Once accepted, the candidate presents the thesis orally. This oral exam is open to the public.

Abstract

This thesis examines lived experiences with Borderline Personality Disorder through arts-based qualitative research and 'friendship as method'. Rather than treat social experience as distinct from material, or biological realities, the thesis builds on a feminist, new materialist position that resists a division between matter and meaning. A diffractive approach is used to work through problems of representation that divide vision into self/other and to facilitate the emergence of stories along different patterns of relating. Intra-action implies the emergence of experience through and within our entanglements, rather than inter-action, which presupposes the object prior to its relations.
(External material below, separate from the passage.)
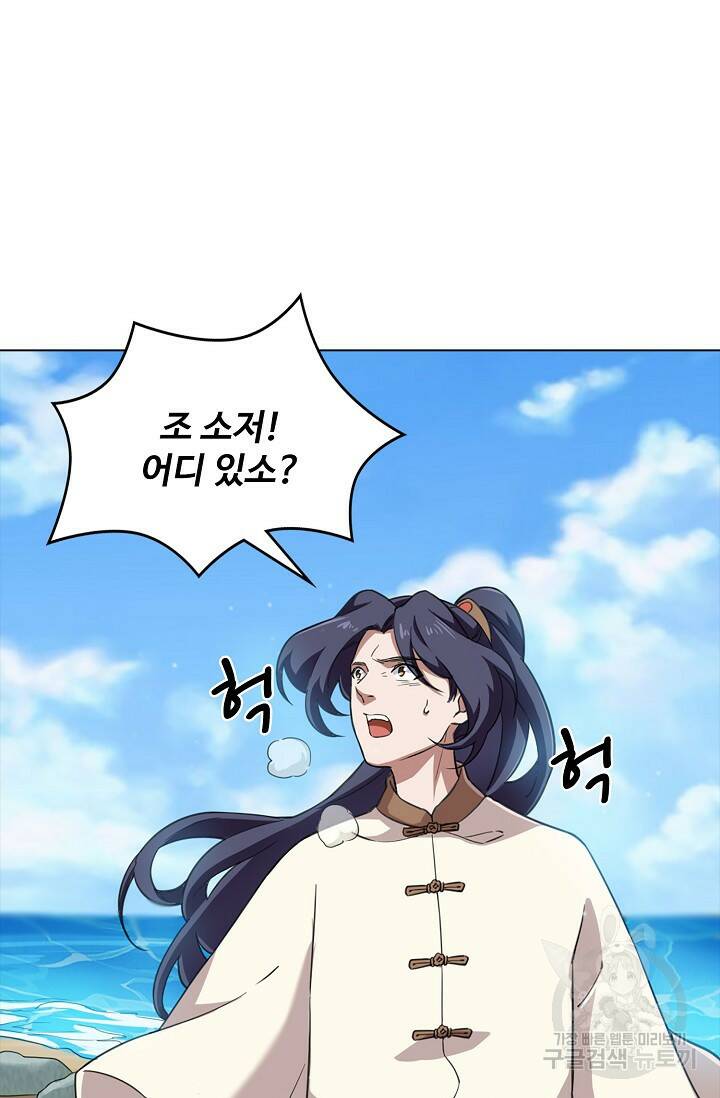 의천도룡기 139화 44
Given that women with the diagnosis of Borderline Personality Disorder (or those with the same grouping of symptoms) are incarcerated at a disproportionately higher rate than those who do not, the thesis also works to move beyond some of the limitations of prison abolitionism and mad studies scholarship, whose social constructionist frame marginalizes emotional experience and fails to reflect the needs or lived experiences of women with the diagnosis of Borderline Personality Disorder. By diffractively working through the lived experiences of collaborators, the author presents three 'friendship' stories with fictional characters that represent contributions from all participants in the project. These stories help us to imagine ways in which prison abolitionism and mental health advocacy movements can dismantle harmful institutions without relying on discursive structures that marginalize those who are most vulnerable. This thesis seeks to expand abolitionist theorizing, by holding space for critical attention to suffering that emerges intra-actively between and within us.